▶ Requirement: Reproduce all of the entries below verbatim, with no changes.

▶ Record extracts:
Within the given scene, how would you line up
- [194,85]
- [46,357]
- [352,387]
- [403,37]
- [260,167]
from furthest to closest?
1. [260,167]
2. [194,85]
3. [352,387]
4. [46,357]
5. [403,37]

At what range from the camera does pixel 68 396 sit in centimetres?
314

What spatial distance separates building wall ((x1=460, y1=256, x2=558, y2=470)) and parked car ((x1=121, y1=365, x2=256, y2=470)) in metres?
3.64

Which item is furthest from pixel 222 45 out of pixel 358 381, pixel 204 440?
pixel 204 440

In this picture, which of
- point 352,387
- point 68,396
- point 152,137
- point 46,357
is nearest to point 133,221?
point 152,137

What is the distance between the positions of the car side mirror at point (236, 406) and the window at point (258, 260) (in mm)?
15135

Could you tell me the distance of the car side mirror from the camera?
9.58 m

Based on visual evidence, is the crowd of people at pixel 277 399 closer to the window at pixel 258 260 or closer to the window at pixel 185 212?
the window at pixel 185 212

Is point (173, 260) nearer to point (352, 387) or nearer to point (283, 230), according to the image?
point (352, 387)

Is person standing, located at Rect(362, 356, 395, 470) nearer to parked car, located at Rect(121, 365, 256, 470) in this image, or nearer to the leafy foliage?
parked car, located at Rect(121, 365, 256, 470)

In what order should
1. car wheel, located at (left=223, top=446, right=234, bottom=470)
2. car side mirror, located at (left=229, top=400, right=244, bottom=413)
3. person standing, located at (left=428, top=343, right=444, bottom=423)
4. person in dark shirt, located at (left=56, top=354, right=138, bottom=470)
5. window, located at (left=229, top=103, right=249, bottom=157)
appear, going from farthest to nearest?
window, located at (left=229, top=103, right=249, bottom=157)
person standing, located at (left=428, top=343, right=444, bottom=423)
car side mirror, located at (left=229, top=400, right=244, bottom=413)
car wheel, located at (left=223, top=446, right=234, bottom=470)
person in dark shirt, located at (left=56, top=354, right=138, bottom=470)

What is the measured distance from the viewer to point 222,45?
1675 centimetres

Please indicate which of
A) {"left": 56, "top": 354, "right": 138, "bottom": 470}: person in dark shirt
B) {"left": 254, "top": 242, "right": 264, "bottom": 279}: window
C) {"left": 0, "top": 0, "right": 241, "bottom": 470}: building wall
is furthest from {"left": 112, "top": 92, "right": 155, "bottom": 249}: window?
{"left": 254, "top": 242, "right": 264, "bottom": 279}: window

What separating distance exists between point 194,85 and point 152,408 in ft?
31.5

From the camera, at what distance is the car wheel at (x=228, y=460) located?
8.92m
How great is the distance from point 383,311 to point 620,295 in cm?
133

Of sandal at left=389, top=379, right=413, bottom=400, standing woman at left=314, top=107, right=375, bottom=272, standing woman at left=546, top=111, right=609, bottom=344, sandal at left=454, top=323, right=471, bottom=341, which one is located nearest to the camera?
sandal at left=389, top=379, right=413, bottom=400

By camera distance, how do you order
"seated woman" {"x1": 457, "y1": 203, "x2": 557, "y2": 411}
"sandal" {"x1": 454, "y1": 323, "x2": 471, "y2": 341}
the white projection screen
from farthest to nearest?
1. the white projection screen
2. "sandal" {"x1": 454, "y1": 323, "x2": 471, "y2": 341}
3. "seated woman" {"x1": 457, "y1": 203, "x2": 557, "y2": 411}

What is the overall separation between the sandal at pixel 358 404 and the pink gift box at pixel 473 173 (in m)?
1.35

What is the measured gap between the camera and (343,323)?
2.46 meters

▶ Solution to the exercise:
Within the given scene, how would you line up
- [194,85]
- [46,357]
- [352,387]
- [403,37]
- [260,167]
from furthest to closest?
1. [260,167]
2. [194,85]
3. [352,387]
4. [46,357]
5. [403,37]

At what range from the camera does pixel 68 396 sit in centimetres?
314

What spatial distance separates building wall ((x1=460, y1=256, x2=558, y2=470)) and parked car ((x1=121, y1=365, x2=256, y2=470)) in metres?
3.64

Which item is furthest from pixel 222 45 out of pixel 358 381, pixel 204 440?
pixel 204 440

In this picture, which of
- point 352,387
- point 68,396
- point 152,137
- point 46,357
is nearest to point 133,221?
point 152,137

What is the distance between the positions of the car side mirror at point (236, 406) and the window at point (258, 260) (in mm)?
15135

Could you tell me the distance of the car side mirror from the camera?
9.58 m

Based on visual evidence, is the crowd of people at pixel 277 399 closer to the window at pixel 258 260 or closer to the window at pixel 185 212?
the window at pixel 185 212

Is point (173, 260) nearer to point (352, 387) or nearer to point (283, 230), according to the image?
point (352, 387)

Is person standing, located at Rect(362, 356, 395, 470) nearer to parked car, located at Rect(121, 365, 256, 470) in this image, or nearer to the leafy foliage?
parked car, located at Rect(121, 365, 256, 470)

In what order should
1. car wheel, located at (left=223, top=446, right=234, bottom=470)
2. car side mirror, located at (left=229, top=400, right=244, bottom=413)
3. person standing, located at (left=428, top=343, right=444, bottom=423)
4. person in dark shirt, located at (left=56, top=354, right=138, bottom=470)
5. window, located at (left=229, top=103, right=249, bottom=157)
appear, going from farthest to nearest?
window, located at (left=229, top=103, right=249, bottom=157)
person standing, located at (left=428, top=343, right=444, bottom=423)
car side mirror, located at (left=229, top=400, right=244, bottom=413)
car wheel, located at (left=223, top=446, right=234, bottom=470)
person in dark shirt, located at (left=56, top=354, right=138, bottom=470)

What is the measured distance from the viewer to point 222,45?
1675 centimetres

Please indicate which of
A) {"left": 56, "top": 354, "right": 138, "bottom": 470}: person in dark shirt
B) {"left": 254, "top": 242, "right": 264, "bottom": 279}: window
C) {"left": 0, "top": 0, "right": 241, "bottom": 470}: building wall
is furthest from {"left": 112, "top": 92, "right": 155, "bottom": 249}: window?
{"left": 254, "top": 242, "right": 264, "bottom": 279}: window

What separating distance exists between point 194,85 and point 152,408 in ft?
31.5

From the camera, at what distance is the car wheel at (x=228, y=460) located?
8.92m
How great is the distance from point 383,311 to point 620,295 in cm?
133

Of sandal at left=389, top=379, right=413, bottom=400, standing woman at left=314, top=107, right=375, bottom=272, standing woman at left=546, top=111, right=609, bottom=344, sandal at left=454, top=323, right=471, bottom=341, which one is located nearest to the camera?
sandal at left=389, top=379, right=413, bottom=400

By camera distance, how do you order
"seated woman" {"x1": 457, "y1": 203, "x2": 557, "y2": 411}
"sandal" {"x1": 454, "y1": 323, "x2": 471, "y2": 341}
the white projection screen
from farthest to nearest?
1. the white projection screen
2. "sandal" {"x1": 454, "y1": 323, "x2": 471, "y2": 341}
3. "seated woman" {"x1": 457, "y1": 203, "x2": 557, "y2": 411}

What is the overall separation between the sandal at pixel 358 404 and the pink gift box at pixel 473 173 (in m)?
1.35

What is the measured gap between the camera and (343,323)?
2.46 meters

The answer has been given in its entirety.